With marketing leadership and a design team, I guided packaging design for the new family of products: GNARBOX 2.0 SSD, memory card readers, and removable batteries. The result gave users around the world a sleek unboxing experience.

E-commerce website and customer support portal

I redesigned and managed redevelopment of the entire website from the ground up. GNARBOX e-commerce now had a real, profitable home, and users also got an awesome new support portal with detailed product walkthrough guides, video tutorials, and other resources for efficient self-service.

Organizational development

Systematically redesigning the organization’s core meetings, I changed the way our people engaged, learned, and coordinated.
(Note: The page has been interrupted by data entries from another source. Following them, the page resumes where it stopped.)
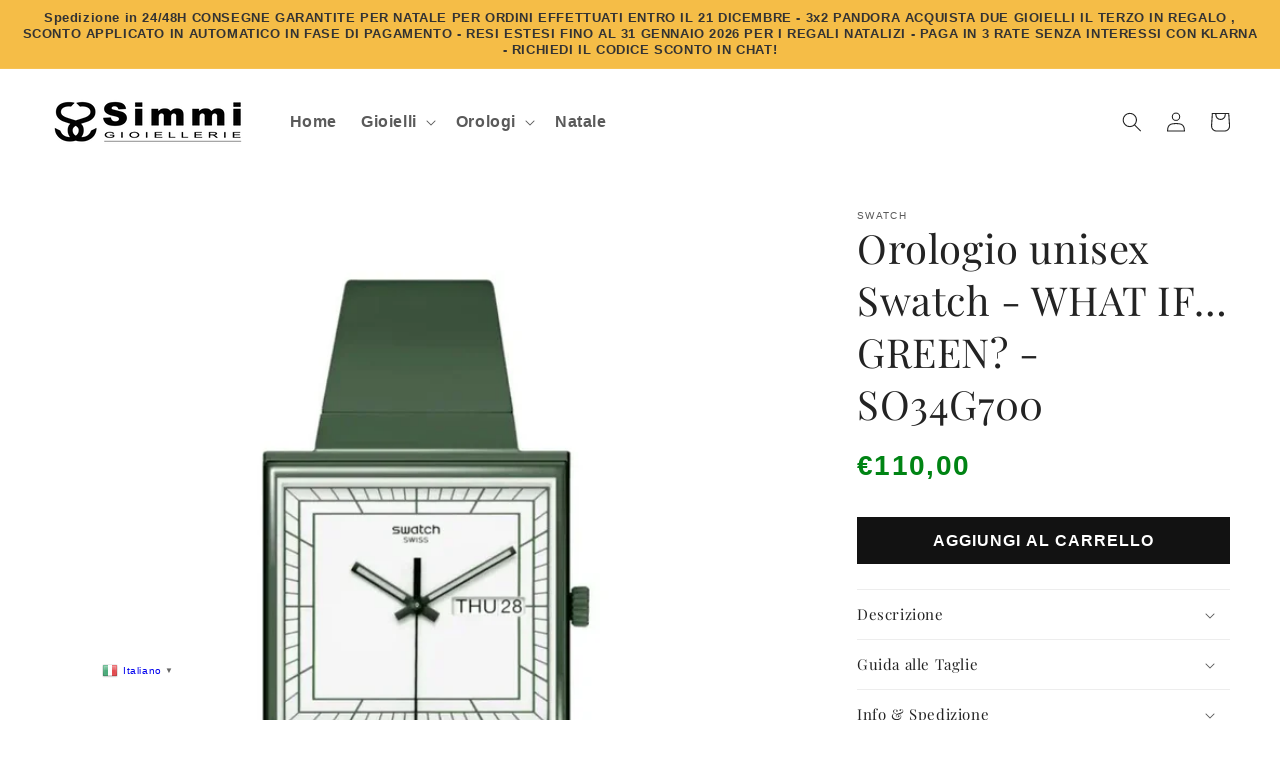

--- FILE ---
content_type: application/javascript; charset=utf-8
request_url: https://cs.iubenda.com/cookie-solution/confs/js/37642159.js
body_size: -205
content:
_iub.csRC = { consApiKey: 'tXXFj51VAo3AF5Ny2ESPhPbEA1FyqDIo', consentDatabasePublicKey: '2FR6SCReOurStKtb8ZAvh7pIYsb454Zi', showBranding: false, publicId: '56d60a05-d9eb-415a-82e0-c63b3d564409', floatingGroup: false };
_iub.csEnabled = true;
_iub.csPurposes = [5,1,4,3];
_iub.cpUpd = 1711616859;
_iub.csT = 2.0;
_iub.googleConsentModeV2 = true;
_iub.totalNumberOfProviders = 11;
By implementing things like new in-the-field reporting meetings on product and user feedback, experiential retrospective formats for developers, and cross-department alignment workshops, I created the conditions for quieter voices to participate, important agendas to be highlighted in clearer terms, and the organization’s communication to become more self aware and continuously improve through better feedback.

Internal coaching

I acted as an advisor and internal coach to a variety of leadership and individual contributor roles across the organization, finding people at their developmental positions and encouraging their growth through mindset, communication, role development, and fresh organizational resources. This resulted in outcomes like moving someone from the edge of quitting to renewed role clarity and purpose, structurally reducing team toxicity through nonviolent communication, and inspiring people to think (and take creative responsibility) like org designers.

Gratitude

For a dedicated down-to-earth team, peers who encouraged can-do creativity in the face of many unknowns, and the Santa Monica sun for splashing GNARBOX HQ with its light.